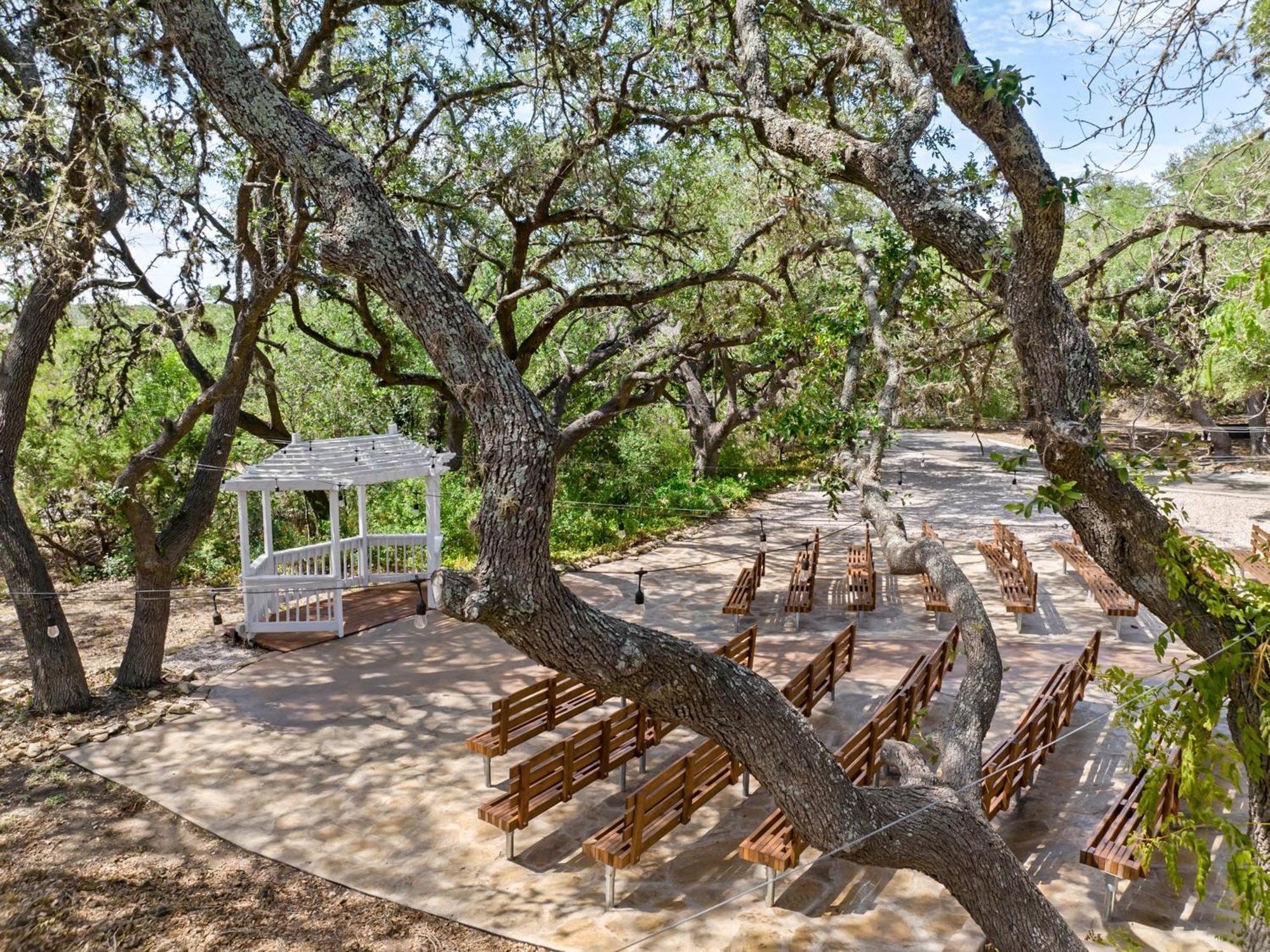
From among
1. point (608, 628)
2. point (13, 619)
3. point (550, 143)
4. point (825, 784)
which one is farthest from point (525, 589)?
point (13, 619)

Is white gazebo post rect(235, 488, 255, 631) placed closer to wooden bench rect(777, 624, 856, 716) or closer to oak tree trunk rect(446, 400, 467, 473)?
oak tree trunk rect(446, 400, 467, 473)

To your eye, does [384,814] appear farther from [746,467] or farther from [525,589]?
[746,467]

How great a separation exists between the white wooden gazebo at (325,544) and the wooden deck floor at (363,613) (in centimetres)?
16

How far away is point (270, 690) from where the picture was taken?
332 inches

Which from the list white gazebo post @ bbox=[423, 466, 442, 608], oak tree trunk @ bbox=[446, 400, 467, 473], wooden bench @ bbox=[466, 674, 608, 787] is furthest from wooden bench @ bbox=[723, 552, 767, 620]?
oak tree trunk @ bbox=[446, 400, 467, 473]

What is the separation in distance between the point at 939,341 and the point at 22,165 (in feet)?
29.9

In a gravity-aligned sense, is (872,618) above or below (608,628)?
below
• • • •
#### [SHORT EXERCISE]
Retype the stretch of the listing from the line containing "How far away" through the end of the listing, both ends included.

#### [EXPECTED ANSWER]
How far away is point (270, 690) from where the picture was taken?
332 inches

Which from the list white gazebo post @ bbox=[423, 466, 442, 608], oak tree trunk @ bbox=[446, 400, 467, 473], wooden bench @ bbox=[466, 674, 608, 787] is furthest from wooden bench @ bbox=[723, 552, 767, 620]?
oak tree trunk @ bbox=[446, 400, 467, 473]

What is the separation in distance between the point at 939,341 and the point at 22,165 (in feet)?
29.9

In a gravity-aligned sense, is (872,618) above or below (608,628)?
below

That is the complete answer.